Onder's case was appealed at every possible level over the next three years by Hasip Kaplan, a well-known Turkish human rights lawyer. But the Turkish appellate courts refused to re-examine the evidence for his conviction. Kaplan did, however, win a reduced sentence for Onder, since he was under 18 years of age at the time of arrest and thus legally exempt from the death penalty meted out to him.

Now 27, Onder has since his conviction been incarcerated in Istanbul's high-security Umraniye Military Prison. He is currently being allowed visits from his family every 15 days. During the initial months of this year, the jail was closed to visitation in the wake of massive prison riots last December that left 30 prisoners and two guards dead and Onder's own barracks destroyed by fire.

The youngest of nine children, Onder has one brother and sister still residing in Istanbul. Most of his family, including his elderly mother, have emigrated from Turkey to Switzerland and Germany over the past two decades. His family has not given up hope that the ECHR will rule in his favor, even perhaps by the end of this year.

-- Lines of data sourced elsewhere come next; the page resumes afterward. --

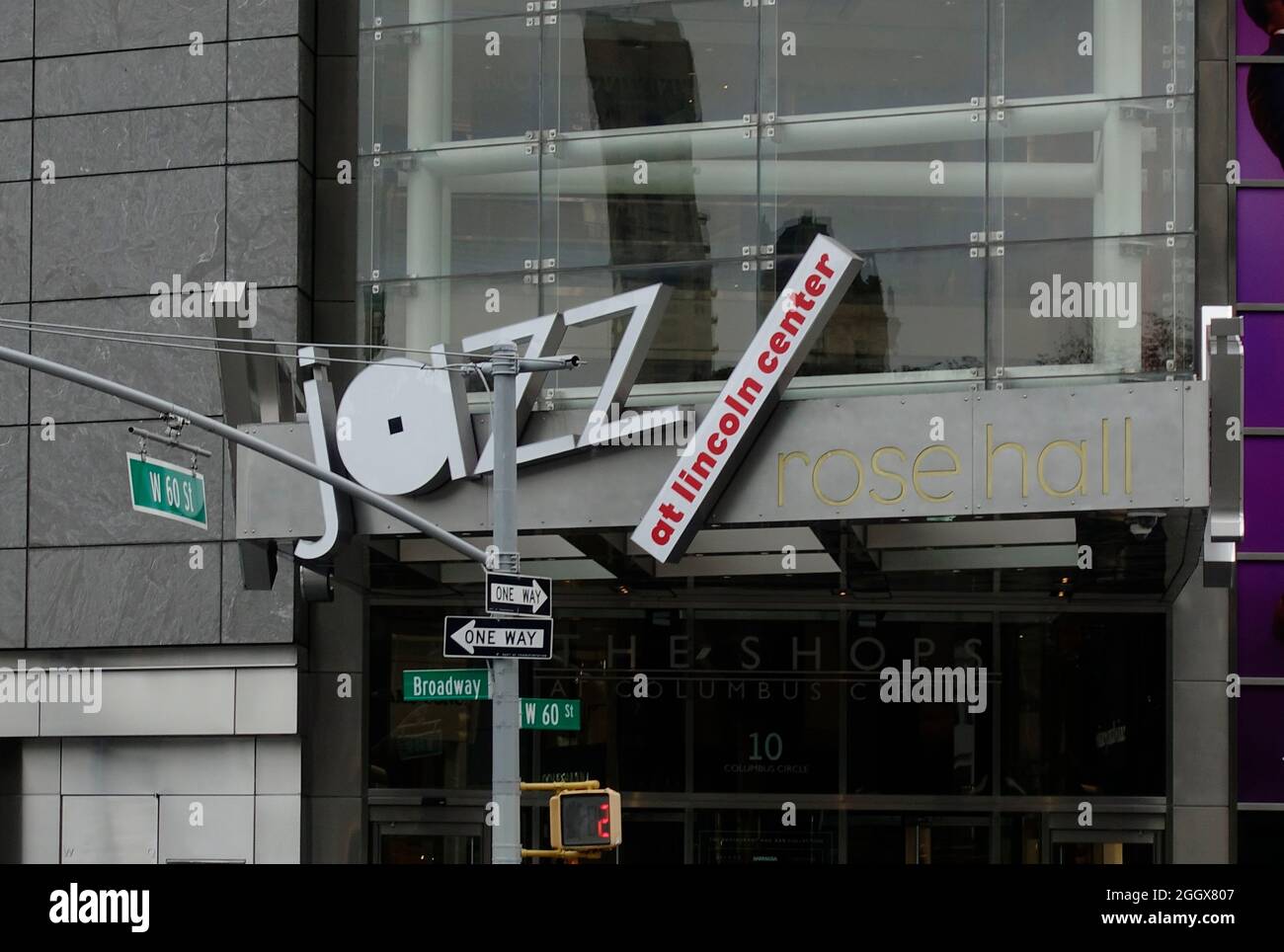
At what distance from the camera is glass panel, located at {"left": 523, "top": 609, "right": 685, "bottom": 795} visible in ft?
69.1

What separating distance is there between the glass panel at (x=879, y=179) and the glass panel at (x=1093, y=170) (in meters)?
0.34

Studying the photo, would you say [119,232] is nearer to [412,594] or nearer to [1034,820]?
[412,594]

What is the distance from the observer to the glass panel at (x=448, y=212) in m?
19.9

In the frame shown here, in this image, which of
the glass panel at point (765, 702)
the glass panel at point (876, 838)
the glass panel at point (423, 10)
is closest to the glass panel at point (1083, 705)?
the glass panel at point (876, 838)

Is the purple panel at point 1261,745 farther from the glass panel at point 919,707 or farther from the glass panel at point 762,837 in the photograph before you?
the glass panel at point 762,837

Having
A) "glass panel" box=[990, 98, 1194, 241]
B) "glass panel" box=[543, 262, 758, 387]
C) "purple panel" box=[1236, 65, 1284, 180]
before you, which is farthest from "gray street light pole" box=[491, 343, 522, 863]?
"purple panel" box=[1236, 65, 1284, 180]

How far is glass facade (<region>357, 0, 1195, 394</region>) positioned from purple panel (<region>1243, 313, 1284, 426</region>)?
7.92 feet

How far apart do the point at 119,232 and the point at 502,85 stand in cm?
533

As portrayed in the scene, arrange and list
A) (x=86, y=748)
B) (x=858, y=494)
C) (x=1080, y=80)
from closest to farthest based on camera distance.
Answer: (x=858, y=494) < (x=1080, y=80) < (x=86, y=748)

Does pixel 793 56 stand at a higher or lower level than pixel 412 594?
higher

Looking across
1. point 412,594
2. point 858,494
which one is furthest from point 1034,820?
point 412,594

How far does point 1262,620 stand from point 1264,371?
2.86 metres

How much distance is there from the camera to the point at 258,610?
20.8 m

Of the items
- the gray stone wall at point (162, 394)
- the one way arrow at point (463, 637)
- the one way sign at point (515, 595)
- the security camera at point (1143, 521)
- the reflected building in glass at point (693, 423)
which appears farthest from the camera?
the gray stone wall at point (162, 394)
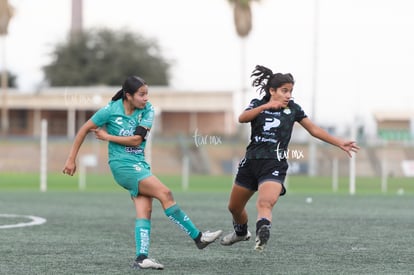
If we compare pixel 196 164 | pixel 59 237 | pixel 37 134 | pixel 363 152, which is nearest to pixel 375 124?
pixel 196 164

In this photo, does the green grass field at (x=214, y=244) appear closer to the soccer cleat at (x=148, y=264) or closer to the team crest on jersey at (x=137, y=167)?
the soccer cleat at (x=148, y=264)

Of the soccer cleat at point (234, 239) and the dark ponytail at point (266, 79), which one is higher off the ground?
the dark ponytail at point (266, 79)

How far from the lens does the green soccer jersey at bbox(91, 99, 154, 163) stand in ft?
32.2

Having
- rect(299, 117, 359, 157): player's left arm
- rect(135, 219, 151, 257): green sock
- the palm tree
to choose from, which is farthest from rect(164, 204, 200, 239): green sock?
the palm tree

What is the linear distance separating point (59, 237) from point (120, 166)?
3.43m

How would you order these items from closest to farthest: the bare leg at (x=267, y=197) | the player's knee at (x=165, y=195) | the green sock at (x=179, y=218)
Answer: the player's knee at (x=165, y=195)
the green sock at (x=179, y=218)
the bare leg at (x=267, y=197)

If Onder's conviction is not overturned by the ECHR, he would be eligible for parole on June 25, 2003, after serving three-fourths of his commuted death sentence.

Last month, the ECHR in Strasbourg handed down 34 verdicts in which Turkey was found guilty of human rights abuses. The Turkish republic was ordered on September 19 to pay a total of $375,000 in compensation to the aggrieved parties.

"Our international prestige has been eroded by these cases," Turkish Interior Minister Rustu Yucelen admitted in July. Some 2,700 Turkish cases have been filed at the human rights court since 1990, when Turkey formally recognized its judicial authority.

Riza Turmen, the sole Turkish judge serving at the ECHR, declared in May that the Turkish government should start charging the fine accessed by the ECHR to the police officials who commit torture. This would "act as a deterrent," he said, and force "widespread compliance with human rights." Turkey's poor human rights record remains a long-term stumbling block in its drive to join the European Union.